The outlines of President Obama’s healthcare reform plan are coming into view. Instead of proposing a grand scheme, like the Clinton reform plan, the President first threw out some ideas about where where to make cuts in government funding of healthcare to help finance an expansion of coverage. Then today, he called the major stakeholders to the White House to try to reach a consensus. The President has also made it clear that he expects Congress to work out the details, but that he will do whatever it takes to get reform legislation passed.

So far, most industry players seem pleased by Obama’s approach. Not only is he not proposing draconian cuts in spending, but his effort to reach universal coverage promises to provide a lot of new business to insurance companies, pharmaceutical firms, hospitals, physicians, and others. Moreover, he has specifically spared hospitals from a $20 million drop in disproportionate share payments. His plan would also cancel a 21 percent rollback in Medicare fees for doctors next year and 5 percent annual cuts in the future.

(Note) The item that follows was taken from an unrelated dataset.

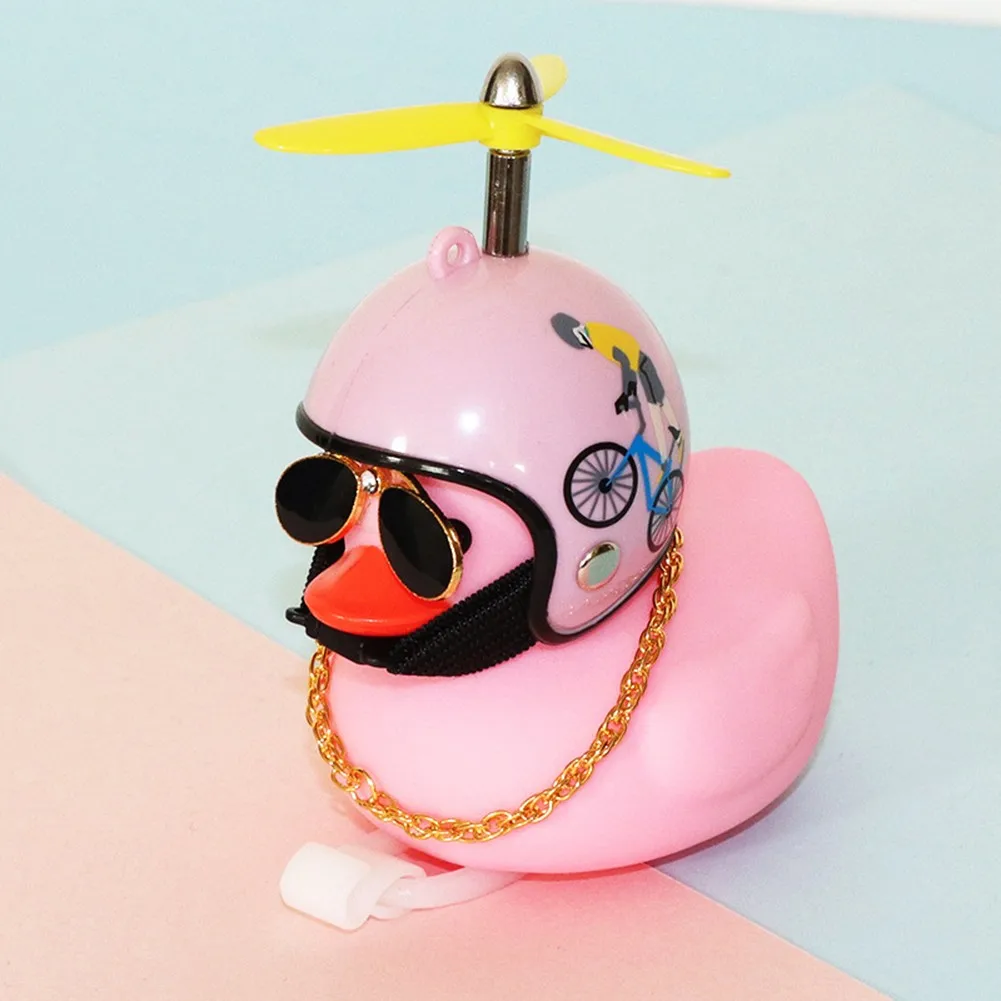 Car Duck With Helmet Broken Wind Yellow Duck Car Dashboard Decorations Cycling Accessories
Car Duck With Helmet Broken Wind Yellow Duck Car Dashboard Decorations Cycling Accessories
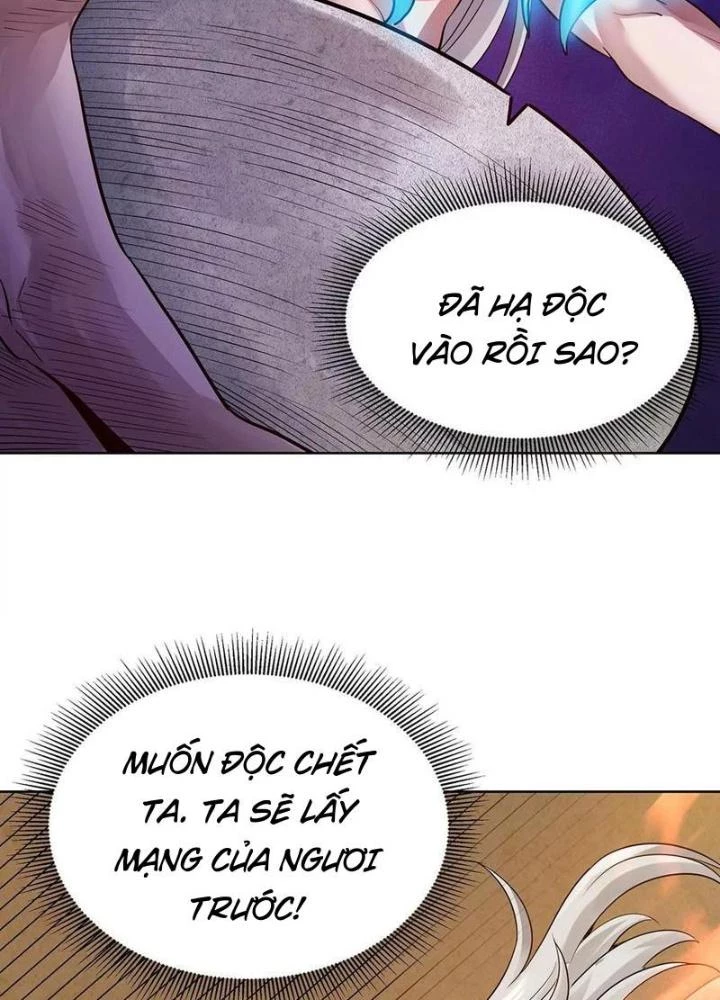 Thiên Tôn Trở Về Chapter 25 - Trang 2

The aim of the White House is to “dole out the pain in small, easier-to-swallow bites to minimize opposition,” write Dan Eggen and Ceci Connolly of The Washington Post. Of course, not all sectors will find that pain easy to take. For example, home health agencies are facing a $37 billion hit in Obama’s plan. And replacing the current method of paying Medicare Advantage plans with competitive bidding is projected to save $175 billion. America’s Health Insurance Plans, the trade association, claims that this reduction would fall on the shoulders of seniors, who would have to pay more out of pocket. But insurers’ robust profits from these Medicare plans would also decrease.

The fact that the insurance companies, providers, and other industry sectors are rooting for Obama’s plan means a couple of things. First, they see the possibility of growing their business as a result of reform. Second, the more farsighted healthcare leaders realize that the status quo is not an option: Unless some big changes are made in the health care system, it faces eventual collapse. National health spending is now expected to rise from $2.4 trillion in 2008 to $4.4 trillion in 2018. Even if the economy bounces back, that’s simply not do-able.

The President and his advisers realize that there’s no way to achieve significant reforms this year without industry support. On the other hand, the delivery system changes that the Administration has proposed will do little to curb the growth in spending, as Robert Laszewski points out in a very well-reasoned blog. In fact, the very support that the industry has displayed so far—even though it may be short-lived—indicates that the plan is unlikely to hurt anybody very much. And that suggests that the final reform plan will lack the teeth it needs to save our system.

What we’re now seeing is Part I of health care reform. Part II will arrive when all else fails.